3-Hydroxyacyl-CoA dehydrogenase and short chain 3-hydroxyacyl-CoA dehydrogenase in human health and disease.

3-Hydroxyacyl-CoA dehydrogenase (HAD) functions in mitochondrial fatty acid beta-oxidation by catalyzing the oxidation of straight chain 3-hydroxyacyl-CoAs. HAD has a preference for medium chain substrates, whereas short chain 3-hydroxyacyl-CoA dehydrogenase ( SCHAD) acts on a wide spectrum of substrates, including steroids, cholic acids, and fatty acids, with a preference for short chain methyl-branched acyl-CoAs. Therefore, HAD should not be referred to as SCHAD. SCHAD is not a member of the HAD family, but instead, belongs to the short chain dehydrogenase/reductase superfamily. Previously reported cases of SCHAD deficiency are due to an inherited HAD deficiency.
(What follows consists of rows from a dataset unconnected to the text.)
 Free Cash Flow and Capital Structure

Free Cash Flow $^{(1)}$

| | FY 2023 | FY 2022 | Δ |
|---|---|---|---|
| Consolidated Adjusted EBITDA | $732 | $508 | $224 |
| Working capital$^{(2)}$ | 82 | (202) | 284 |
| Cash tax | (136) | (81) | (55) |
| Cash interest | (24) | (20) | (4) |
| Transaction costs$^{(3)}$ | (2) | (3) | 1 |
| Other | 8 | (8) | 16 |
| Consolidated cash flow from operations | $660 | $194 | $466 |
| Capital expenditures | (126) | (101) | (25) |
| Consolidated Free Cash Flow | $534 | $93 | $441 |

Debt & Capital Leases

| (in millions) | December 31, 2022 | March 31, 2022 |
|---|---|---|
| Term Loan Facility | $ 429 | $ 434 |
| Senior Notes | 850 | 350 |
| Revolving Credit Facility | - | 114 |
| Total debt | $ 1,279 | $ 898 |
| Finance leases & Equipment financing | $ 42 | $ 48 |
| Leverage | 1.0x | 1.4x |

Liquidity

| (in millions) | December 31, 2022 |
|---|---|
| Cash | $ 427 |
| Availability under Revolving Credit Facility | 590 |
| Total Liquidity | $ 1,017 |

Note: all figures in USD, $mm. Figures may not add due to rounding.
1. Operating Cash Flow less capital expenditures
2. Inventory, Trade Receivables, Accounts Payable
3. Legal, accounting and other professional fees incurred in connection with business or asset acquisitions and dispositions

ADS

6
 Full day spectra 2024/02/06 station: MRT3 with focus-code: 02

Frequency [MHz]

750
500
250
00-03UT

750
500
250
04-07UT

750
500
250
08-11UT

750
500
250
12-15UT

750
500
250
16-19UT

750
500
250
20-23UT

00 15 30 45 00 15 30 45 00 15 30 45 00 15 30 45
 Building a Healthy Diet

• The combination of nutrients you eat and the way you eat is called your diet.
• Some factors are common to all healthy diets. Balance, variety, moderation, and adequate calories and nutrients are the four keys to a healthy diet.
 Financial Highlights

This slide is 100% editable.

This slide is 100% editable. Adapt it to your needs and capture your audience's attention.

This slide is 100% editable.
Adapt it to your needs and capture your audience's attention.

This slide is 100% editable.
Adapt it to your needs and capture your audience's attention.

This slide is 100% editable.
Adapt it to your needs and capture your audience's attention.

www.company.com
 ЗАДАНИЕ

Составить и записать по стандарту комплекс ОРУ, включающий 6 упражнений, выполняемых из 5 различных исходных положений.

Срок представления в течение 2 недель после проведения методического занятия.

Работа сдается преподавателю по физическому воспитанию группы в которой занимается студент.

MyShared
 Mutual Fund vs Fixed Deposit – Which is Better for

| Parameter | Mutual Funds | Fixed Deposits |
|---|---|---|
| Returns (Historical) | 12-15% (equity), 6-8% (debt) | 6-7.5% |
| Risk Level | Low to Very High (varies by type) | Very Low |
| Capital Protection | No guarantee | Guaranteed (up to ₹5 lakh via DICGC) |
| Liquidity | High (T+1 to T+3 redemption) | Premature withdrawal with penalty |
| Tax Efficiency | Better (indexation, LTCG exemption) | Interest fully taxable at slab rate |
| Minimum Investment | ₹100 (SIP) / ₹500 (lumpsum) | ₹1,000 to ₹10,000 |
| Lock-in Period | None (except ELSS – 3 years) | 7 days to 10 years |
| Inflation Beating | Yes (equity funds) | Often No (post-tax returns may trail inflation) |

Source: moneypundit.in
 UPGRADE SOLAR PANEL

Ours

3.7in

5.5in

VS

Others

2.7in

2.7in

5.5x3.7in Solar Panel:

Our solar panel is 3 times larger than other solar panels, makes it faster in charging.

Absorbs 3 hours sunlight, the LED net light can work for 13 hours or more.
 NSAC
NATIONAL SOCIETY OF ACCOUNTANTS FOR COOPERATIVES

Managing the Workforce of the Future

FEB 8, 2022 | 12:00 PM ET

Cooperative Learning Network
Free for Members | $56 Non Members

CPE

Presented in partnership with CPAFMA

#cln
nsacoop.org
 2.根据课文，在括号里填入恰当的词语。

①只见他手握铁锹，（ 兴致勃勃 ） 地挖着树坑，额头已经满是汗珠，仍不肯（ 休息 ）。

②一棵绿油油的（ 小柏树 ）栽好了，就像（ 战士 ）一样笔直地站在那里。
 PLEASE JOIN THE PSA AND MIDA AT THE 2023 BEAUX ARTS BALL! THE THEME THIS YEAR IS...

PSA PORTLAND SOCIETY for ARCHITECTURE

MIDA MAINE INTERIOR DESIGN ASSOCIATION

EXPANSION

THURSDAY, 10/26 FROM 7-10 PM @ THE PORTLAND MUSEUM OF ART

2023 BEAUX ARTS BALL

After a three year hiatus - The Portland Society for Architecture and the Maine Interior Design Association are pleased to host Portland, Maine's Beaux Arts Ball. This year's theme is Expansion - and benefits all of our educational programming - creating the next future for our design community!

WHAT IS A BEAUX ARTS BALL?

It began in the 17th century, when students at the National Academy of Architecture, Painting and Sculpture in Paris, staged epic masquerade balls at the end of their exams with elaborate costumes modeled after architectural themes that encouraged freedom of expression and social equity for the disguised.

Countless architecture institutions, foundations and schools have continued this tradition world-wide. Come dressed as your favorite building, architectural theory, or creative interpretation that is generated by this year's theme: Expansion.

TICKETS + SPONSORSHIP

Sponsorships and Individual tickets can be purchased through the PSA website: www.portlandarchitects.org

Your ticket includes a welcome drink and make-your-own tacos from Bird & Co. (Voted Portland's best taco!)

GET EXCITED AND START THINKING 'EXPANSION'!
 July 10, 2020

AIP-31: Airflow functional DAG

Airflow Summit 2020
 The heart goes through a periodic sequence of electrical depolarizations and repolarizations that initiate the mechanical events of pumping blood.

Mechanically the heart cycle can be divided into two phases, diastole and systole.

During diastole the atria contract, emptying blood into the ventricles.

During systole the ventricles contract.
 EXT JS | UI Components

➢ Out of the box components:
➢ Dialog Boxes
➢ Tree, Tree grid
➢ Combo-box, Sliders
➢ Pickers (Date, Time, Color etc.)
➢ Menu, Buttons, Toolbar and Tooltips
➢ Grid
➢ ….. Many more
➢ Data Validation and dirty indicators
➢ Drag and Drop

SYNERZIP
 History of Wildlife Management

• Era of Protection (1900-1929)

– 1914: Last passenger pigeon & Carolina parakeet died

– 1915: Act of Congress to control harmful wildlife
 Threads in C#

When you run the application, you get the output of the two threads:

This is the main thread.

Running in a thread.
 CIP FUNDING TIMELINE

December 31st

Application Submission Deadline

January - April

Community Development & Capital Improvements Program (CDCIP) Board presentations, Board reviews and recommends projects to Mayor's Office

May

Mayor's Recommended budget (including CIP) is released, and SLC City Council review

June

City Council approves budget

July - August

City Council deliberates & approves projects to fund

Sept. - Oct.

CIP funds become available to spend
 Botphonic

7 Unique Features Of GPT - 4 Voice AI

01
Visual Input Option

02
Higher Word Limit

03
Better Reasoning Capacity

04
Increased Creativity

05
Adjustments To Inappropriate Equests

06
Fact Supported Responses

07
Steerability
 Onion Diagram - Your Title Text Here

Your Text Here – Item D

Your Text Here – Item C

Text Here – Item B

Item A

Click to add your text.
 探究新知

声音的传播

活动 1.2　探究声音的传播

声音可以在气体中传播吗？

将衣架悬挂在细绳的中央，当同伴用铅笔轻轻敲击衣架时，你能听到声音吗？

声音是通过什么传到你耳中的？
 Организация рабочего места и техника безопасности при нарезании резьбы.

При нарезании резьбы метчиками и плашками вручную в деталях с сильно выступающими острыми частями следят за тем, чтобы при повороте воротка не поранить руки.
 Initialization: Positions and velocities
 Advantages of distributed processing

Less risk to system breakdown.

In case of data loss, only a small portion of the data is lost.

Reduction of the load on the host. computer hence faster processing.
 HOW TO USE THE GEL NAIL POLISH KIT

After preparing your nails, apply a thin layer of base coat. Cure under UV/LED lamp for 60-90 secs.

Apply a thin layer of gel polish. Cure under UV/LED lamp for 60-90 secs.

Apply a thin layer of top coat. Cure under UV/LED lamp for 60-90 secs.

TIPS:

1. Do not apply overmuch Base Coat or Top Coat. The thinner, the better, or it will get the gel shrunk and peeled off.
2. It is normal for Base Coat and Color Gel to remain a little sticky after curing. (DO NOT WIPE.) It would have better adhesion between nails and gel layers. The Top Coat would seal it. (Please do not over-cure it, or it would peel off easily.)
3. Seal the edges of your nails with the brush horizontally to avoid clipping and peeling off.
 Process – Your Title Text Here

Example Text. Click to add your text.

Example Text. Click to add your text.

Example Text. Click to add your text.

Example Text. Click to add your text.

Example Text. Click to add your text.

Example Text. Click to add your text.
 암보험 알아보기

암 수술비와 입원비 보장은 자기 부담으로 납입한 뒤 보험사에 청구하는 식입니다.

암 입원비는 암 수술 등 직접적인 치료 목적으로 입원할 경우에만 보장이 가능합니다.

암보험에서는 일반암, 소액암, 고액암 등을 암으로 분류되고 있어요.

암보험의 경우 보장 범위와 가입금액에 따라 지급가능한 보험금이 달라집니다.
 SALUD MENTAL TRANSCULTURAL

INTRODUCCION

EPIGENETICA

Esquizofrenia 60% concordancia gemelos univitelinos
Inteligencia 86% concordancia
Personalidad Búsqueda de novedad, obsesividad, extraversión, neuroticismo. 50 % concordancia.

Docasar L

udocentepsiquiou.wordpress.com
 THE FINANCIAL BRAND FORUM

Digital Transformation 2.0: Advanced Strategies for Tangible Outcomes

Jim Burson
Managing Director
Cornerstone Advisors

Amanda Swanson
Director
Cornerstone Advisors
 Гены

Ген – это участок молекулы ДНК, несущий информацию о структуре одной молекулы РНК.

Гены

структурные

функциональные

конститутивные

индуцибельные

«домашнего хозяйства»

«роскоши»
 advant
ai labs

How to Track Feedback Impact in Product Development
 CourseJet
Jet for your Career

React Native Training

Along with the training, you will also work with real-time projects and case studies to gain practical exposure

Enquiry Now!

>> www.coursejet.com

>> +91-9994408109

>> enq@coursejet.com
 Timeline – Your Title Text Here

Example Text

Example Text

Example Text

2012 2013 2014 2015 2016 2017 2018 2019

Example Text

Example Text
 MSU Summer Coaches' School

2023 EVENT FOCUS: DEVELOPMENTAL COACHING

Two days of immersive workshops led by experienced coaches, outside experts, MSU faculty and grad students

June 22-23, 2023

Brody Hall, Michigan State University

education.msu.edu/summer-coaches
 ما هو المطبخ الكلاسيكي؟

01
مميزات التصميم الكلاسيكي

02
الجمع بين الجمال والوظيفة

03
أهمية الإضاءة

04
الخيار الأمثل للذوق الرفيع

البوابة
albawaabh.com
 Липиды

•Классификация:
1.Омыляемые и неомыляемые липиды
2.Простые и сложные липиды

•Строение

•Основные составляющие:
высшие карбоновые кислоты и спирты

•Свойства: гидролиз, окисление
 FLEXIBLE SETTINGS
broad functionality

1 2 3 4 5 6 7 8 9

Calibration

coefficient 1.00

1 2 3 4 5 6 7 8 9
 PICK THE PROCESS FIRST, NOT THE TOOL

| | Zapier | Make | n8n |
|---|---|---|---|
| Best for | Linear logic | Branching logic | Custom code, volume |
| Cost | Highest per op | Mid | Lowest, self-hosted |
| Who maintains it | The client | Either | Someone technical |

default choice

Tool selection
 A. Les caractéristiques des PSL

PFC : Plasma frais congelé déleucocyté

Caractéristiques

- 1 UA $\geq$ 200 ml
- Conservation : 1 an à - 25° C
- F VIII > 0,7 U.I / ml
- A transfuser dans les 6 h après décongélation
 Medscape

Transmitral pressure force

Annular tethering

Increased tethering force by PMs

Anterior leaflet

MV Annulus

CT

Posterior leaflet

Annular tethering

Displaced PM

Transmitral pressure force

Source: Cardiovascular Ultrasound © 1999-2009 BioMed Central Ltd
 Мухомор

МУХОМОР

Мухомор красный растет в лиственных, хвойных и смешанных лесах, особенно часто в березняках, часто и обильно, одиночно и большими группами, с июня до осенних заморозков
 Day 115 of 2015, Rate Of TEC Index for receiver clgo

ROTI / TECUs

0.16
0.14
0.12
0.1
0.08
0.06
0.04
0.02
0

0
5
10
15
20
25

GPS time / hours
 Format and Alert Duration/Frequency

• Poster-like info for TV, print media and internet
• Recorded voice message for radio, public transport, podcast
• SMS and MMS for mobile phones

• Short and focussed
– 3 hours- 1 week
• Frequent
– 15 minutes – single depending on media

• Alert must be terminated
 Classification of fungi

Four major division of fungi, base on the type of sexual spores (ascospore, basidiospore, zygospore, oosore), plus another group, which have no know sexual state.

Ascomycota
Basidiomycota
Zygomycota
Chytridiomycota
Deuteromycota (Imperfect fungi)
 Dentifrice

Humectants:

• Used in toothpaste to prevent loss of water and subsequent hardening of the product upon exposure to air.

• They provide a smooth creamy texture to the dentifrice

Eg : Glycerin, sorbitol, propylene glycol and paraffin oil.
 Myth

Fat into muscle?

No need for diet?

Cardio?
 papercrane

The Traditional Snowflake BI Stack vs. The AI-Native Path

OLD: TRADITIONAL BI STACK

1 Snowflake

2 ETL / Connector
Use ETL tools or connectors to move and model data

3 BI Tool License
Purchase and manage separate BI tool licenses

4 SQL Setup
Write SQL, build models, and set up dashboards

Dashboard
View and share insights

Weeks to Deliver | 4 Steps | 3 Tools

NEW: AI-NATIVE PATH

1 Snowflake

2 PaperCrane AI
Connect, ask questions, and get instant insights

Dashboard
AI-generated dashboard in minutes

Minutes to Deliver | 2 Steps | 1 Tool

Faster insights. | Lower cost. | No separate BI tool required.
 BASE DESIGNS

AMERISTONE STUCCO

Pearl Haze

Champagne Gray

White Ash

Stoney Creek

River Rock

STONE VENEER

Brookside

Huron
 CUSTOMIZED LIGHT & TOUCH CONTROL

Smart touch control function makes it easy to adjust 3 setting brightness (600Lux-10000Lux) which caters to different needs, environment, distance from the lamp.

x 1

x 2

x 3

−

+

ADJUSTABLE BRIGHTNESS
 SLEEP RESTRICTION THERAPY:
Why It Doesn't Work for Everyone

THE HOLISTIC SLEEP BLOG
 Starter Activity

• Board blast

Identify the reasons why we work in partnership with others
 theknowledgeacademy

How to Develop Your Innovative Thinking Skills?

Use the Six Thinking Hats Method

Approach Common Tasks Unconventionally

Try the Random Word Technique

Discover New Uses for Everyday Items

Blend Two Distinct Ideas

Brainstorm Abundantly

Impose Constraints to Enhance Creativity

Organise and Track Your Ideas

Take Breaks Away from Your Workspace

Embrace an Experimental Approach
SCHAD, also known as 17beta-hydroxysteroid dehydrogenase type 10, is important in brain development and aging. Abnormal levels of SCHAD in certain brain regions may contribute to the pathogenesis of some neural disorders. The human SCHAD gene and its protein product, SCHAD, are potential targets for intervention in conditions, such as Alzheimer's disease, Parkinson's disease, and an X-linked mental retardation, that may arise from the impaired degradation of branched chain fatty acid and isoleucine.[1]